Text =>
......

Another limiting factor of this study is that manual segmentation is very time-consuming, and a semi-automatic method was used for segmenting all tumours. This method is imperfect, and like all segmentation methods, it has weaknesses (Foster et al. 2014; Im et al. 2018). We used this semi-automatic method of delineating 50% of SUVmax because it was previously described and showed value in predicting PFS (Abdulrezzak et al. 2016; Toriihara et al. 2019). It was also a method that could be implemented in our software and was feasible compared to complete manual segmentations, especially considering the high number of metastases that occurred in some of the patients.

Detectability of tumour lesions in the liver is complicated by a high normal background uptake. Normal hepatic uptake is also influenced by other factors, such as treatment with long-acting somatostatin analogues (Gålne et al. 2019) and the tumour “sink effect” (Beauregard et al. 2012), which likely affect the detection rate of liver metastases, both for manual detection and with AI models. One difference in our study compared to other studies exploring tumour burden is that we have segmented suspected tumour lesions outside the liver with lower uptake than the liver (Thuillier et al. 2022; Wehrend et al. 2021; Carlsen et al. 2022). We included these lesions in the model because tumour burden with an uptake lower than the liver could be important in the clinical setting. Lesions with the lowest SUVmean have shown increased prognostic value compared to the highest SUVmax in [64Cu]Cu-DOTA-TATE PET/CT (Carlsen et al. 2021). These lesions could be of a more aggressive nature with potential uptake of 2-[18F]fluoro-2-deoxy-D-glucose (2-[18F]FDG) if dual-imaging was performed (Chan et al. 2017) or could include necrosis after treatment with PRRT, thus showing treatment response. Segmentation of only lesions with higher uptake than the liver might provide a biased AI model, which would likely segment fewer false positive lesions, giving a higher PPV, potentially resulting in a model that would miss lesions of importance.

Inter-observer variability for SSTR PET/CT has shown consistent and good agreement, but still, both false positive and false negative interpretations of the overall scan result occur, as indicated in our results (Fendler et al. 2017). Some inter-observer variability is also expected because there is a difference in background information given to Reader A relative to the AI model and Reader B, who did not have access to the referral text or written clinical report.

......

Data listing =>
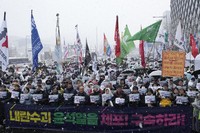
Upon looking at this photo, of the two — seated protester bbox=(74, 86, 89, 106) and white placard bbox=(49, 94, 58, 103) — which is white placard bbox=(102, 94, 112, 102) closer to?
seated protester bbox=(74, 86, 89, 106)

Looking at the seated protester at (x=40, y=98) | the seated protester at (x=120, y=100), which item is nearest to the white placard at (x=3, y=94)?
the seated protester at (x=40, y=98)

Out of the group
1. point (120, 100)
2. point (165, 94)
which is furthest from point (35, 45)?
point (165, 94)

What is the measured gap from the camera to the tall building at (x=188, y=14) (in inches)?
3035

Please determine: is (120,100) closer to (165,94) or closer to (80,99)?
(80,99)

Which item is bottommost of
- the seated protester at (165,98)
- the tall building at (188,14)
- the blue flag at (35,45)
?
the seated protester at (165,98)

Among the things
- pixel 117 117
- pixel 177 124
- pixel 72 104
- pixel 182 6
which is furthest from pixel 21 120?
pixel 182 6

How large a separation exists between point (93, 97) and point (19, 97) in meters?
2.80

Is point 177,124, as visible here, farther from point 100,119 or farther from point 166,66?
point 166,66

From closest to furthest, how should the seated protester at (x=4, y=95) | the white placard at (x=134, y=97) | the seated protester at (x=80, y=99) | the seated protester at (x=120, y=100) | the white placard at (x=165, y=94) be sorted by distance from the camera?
1. the seated protester at (x=120, y=100)
2. the white placard at (x=134, y=97)
3. the seated protester at (x=80, y=99)
4. the white placard at (x=165, y=94)
5. the seated protester at (x=4, y=95)

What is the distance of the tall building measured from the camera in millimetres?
77081

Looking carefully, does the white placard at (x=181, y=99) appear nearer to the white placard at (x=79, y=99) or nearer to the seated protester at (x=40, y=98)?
the white placard at (x=79, y=99)

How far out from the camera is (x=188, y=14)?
3401 inches

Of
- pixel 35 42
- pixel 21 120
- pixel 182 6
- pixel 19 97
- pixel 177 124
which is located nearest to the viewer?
pixel 177 124

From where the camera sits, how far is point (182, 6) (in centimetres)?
9256
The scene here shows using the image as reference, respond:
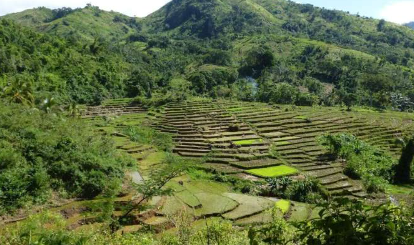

......

Exercise description => Edit the stretch of the PET/CT text from "Inter-observer variability for" through "written clinical report.", replacing "referral text" with "referral letter". Answer from the PET/CT text alone.

Output for this exercise =>
Inter-observer variability for SSTR PET/CT has shown consistent and good agreement, but still, both false positive and false negative interpretations of the overall scan result occur, as indicated in our results (Fendler et al. 2017). Some inter-observer variability is also expected because there is a difference in background information given to Reader A relative to the AI model and Reader B, who did not have access to the referral letter or written clinical report.